“Ho una lettera dell’Anac che spiega l’inesistenza di incompatibilità”, ha detto ieri Sgarbi per difendersi dall’accusa di essere un “sottosegretario a gettone” in pieno conflitto di interessi, di approfittare cioè del suo ruolo per aggiungere al ricco stipendio i compensi per conferenze e inaugurazioni, cosa che la legge impedisce. Ma Sgarbi brandisce pareri dell’Antritrust e dell’Anticorruzione che – a suo dire – lo solleverebbero da ogni addebito. Peccato che quei pareri parlino d’altro, e infatti, da entrambe le autorità di controllo ieri è trapelata irritazione. La stessa che serpeggia nel governo dopo l’inchiesta del Fatto che ha acceso un faro sull’attività del critico che si organizzano dentro un ministero ridotto a “casa e bottega”, tra la figlia della domestica assunta nello staff e il capo segreteria che contratta i cachet e fattura: 300 mila euro in nove mesi, molti in odore di conflitti di interessi.
L’Agcm, su segnalazione del ministro Sangiuliano, proprio ieri ha aperto un’istruttoria per verificare se quelle attività sono compatibili o meno. Non lo ha fatto prima per un semplice motivo: Sgarbi si è ben guardato dal segnalarle, come con il ministro. “Sapevo che andava in giro a fare inaugurazioni e mostre, mai avrei pensato che si facesse pagare”, ha detto Sangiuliano al Fatto. Perché la legge 215/2004 vieta a ministri, vice e sottosegretari di “esercitare attività professionali o di lavoro autonomo in materie connesse con la carica di governo, di qualunque natura, anche se gratuite, a favore di soggetti pubblici o privati”. Perfino “all’estero”. Sgarbi le svolge in tutta Italia, a pagamento. E i pareri che cita? Nell’ultima relazione dell’Agcm, dello scorso giugno, ci sono davvero, ma li cita a sproposito, perché si riferiscono solo alle cariche in fondazioni ed enti culturali. E al giornalismo. (dal “Fatto quotidiano”)
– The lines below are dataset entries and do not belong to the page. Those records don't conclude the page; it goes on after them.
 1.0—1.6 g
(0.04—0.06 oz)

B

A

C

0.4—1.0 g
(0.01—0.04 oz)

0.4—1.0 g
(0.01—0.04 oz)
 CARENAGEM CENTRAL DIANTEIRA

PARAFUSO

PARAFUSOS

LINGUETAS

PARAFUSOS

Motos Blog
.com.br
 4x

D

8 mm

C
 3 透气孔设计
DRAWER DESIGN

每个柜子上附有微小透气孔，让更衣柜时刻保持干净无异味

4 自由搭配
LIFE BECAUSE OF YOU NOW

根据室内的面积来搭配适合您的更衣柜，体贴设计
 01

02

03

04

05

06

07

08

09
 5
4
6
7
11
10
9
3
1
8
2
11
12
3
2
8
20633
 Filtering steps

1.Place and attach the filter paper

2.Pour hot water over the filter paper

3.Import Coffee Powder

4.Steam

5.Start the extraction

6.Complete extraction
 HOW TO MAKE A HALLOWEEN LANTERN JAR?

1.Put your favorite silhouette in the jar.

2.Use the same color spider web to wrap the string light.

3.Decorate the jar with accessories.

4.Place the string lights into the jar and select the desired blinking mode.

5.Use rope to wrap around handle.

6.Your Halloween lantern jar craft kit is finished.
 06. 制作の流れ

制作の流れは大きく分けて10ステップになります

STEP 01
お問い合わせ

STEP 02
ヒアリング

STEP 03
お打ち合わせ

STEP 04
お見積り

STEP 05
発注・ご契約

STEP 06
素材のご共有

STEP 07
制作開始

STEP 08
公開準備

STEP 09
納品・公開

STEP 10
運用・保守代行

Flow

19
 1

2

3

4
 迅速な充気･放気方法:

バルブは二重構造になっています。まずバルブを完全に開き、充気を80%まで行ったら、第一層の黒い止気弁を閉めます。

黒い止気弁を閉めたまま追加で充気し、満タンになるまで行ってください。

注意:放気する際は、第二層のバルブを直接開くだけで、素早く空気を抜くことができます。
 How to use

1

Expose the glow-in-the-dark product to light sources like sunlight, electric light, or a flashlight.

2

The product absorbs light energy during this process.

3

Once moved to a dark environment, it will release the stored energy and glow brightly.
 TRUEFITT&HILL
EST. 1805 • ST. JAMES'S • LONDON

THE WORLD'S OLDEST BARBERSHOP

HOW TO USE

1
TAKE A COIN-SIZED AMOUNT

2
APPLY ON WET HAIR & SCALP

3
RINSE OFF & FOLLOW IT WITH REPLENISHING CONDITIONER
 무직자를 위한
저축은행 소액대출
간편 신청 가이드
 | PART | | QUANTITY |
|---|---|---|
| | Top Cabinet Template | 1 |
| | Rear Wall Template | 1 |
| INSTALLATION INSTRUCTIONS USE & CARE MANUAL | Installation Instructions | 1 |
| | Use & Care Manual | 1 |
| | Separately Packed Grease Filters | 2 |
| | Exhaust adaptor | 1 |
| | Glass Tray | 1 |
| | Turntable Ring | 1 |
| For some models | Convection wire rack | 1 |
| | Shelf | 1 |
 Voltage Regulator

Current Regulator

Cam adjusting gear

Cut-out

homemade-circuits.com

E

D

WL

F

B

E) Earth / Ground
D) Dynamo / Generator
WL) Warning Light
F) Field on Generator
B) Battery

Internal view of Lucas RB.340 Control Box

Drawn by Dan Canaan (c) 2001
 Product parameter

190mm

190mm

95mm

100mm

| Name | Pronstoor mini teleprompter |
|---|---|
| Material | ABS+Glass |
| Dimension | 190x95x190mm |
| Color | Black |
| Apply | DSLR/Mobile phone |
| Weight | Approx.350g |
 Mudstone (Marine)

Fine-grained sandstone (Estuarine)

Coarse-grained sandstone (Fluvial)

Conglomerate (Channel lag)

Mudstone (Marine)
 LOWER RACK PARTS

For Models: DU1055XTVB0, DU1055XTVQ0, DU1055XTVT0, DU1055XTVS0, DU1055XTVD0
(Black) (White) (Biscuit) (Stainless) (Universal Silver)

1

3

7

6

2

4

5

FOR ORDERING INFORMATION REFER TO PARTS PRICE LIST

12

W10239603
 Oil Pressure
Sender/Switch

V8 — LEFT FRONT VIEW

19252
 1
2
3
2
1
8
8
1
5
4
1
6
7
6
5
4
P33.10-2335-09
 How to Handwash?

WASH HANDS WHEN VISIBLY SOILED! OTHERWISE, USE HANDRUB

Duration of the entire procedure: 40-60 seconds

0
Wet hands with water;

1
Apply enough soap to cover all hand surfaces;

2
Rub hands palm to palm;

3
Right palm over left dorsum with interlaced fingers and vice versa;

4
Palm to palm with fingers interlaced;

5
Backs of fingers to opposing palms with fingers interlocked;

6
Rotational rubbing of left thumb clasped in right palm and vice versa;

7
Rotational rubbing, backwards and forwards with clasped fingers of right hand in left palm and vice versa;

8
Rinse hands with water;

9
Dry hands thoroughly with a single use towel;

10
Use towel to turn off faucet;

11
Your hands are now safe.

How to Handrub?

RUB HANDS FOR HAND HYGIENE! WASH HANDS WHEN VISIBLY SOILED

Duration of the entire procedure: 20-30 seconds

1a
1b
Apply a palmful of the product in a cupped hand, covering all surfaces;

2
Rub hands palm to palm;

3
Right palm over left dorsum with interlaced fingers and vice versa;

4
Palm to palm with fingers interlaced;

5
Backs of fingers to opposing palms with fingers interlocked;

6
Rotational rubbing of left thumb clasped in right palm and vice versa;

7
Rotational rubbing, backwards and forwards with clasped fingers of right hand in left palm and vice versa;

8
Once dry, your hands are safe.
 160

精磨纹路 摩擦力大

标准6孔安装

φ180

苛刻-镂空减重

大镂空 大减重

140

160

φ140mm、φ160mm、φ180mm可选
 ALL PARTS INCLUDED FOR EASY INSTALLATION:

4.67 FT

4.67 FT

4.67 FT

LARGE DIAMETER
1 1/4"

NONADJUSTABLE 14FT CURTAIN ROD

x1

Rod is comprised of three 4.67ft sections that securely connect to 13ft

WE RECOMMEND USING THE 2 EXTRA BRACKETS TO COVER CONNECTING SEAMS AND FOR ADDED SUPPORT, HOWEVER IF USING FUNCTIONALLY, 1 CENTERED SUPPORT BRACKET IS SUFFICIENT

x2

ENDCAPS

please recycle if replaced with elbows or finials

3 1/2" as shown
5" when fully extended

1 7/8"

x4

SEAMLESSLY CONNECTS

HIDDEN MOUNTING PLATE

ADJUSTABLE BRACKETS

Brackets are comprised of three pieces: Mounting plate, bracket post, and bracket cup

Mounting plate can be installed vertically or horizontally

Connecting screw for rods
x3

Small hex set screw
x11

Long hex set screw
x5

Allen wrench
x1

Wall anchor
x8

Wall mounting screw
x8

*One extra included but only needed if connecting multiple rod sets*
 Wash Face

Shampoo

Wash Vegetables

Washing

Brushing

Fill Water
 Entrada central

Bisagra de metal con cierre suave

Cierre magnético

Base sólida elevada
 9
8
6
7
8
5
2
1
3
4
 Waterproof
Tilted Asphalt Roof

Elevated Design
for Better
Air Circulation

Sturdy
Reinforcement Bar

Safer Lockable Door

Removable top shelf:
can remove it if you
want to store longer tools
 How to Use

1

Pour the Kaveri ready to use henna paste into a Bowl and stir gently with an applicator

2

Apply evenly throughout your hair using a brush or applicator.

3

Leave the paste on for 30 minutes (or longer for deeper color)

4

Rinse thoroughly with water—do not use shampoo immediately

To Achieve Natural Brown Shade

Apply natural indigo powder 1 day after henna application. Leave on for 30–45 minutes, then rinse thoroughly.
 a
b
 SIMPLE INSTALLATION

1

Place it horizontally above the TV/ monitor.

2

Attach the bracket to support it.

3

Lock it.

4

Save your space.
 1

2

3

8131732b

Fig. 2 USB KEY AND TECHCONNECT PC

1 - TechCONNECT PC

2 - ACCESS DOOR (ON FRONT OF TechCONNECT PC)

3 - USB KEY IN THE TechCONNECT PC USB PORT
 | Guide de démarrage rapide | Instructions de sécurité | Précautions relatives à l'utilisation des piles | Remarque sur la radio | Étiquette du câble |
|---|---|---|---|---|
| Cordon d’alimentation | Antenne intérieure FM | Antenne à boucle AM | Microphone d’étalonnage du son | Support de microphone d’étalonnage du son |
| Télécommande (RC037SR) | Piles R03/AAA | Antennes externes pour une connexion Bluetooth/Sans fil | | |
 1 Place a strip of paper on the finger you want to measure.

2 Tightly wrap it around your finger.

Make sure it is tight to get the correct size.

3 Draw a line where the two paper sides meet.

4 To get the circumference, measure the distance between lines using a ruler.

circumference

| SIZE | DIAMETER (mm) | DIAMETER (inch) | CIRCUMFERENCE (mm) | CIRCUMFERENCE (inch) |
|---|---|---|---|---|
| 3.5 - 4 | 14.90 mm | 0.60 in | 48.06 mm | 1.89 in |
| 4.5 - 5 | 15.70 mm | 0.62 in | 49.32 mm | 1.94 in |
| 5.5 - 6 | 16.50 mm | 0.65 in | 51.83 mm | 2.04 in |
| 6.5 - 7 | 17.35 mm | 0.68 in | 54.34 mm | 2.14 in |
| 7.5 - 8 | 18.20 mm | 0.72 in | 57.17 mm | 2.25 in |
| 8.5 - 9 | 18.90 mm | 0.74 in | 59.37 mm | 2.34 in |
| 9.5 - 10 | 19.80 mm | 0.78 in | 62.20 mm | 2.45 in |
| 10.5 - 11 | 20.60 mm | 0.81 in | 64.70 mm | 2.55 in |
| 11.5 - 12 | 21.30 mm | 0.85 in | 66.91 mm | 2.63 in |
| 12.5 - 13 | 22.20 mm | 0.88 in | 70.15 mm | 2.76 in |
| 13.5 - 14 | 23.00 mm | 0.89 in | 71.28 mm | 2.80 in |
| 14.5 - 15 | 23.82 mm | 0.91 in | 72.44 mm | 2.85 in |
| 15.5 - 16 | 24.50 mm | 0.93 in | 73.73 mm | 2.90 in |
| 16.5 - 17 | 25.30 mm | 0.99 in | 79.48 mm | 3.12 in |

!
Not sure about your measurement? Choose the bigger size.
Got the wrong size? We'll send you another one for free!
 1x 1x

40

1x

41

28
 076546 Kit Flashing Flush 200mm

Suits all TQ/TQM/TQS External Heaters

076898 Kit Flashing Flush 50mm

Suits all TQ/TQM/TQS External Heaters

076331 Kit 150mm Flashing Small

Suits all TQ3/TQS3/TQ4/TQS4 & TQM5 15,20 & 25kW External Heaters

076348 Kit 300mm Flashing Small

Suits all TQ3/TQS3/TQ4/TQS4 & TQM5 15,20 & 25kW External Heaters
Vittorio Sgarbi non mi è antipatico con quella sua aria da Gianburrasca della politica, ma un conto è esporre il proprio pensiero in controtendenza, cosa che in tanta omologazione può essere un fatto positivo, altra cosa è violare regole di evidente incompatibilità e negare l’evidenza.
Non voglio impiccare Sgarbi alle autorità garanti di Anac e Agcm (forse la questione non merita tanto clamore giuridico), ma politicamente non posso accettare che un membro del governo faccia i cazzi suoi con attività in palese conflitto d’interesse con le sue funzioni e competenze di sotto-segretario. Sgarbi la giri come vuole, ma non ci può stare.
Non credo che l’incidente crei grossi problemi al governo Meloni anche se non gli farà di certo piacere. Il governo ha ben altre enormi grane da affrontare. Non credo nemmeno che il fatto in sé costituisca enorme scandalo. Tuttavia a Sgarbi non dovrebbe restare altro da fare che chiedere umilmente scusa, semmai dare in beneficenza gli introiti impropriamente incamerati e, cosa quasi impossibile in questo Paese, rassegnare le dimissioni.
Sgarbi di certo penserà che altri suoi colleghi di governo in materia affaristica sono ben più invischiati di lui e quindi, mal comune mezzo gaudio o, meglio, scorrettezza comune mezza inattaccabilità. Probabilmente si riterrà molto più competente e professionalmente adeguato di tanti ministri capitati per caso nell’attuale governo. Riterrà di essere un mostro di bravura rispetto al suo ministro di riferimento che snocciola cazzate a raffica. Dirà che alla gente non interessano i suoi compensi extra, ma che i cittadini comuni guardano al governo che non riesce a difendere i loro stipendi e le loro pensioni falcidiate dall’inflazione e dal caro-vita. Tutte travi vere che non tolgono la pagliuzza(?) sgarbiana. Si tolga la pagliuzza dagli occhi e si dedichi alle travi governative: sarebbe bellissimo per lui, per me e per tutti.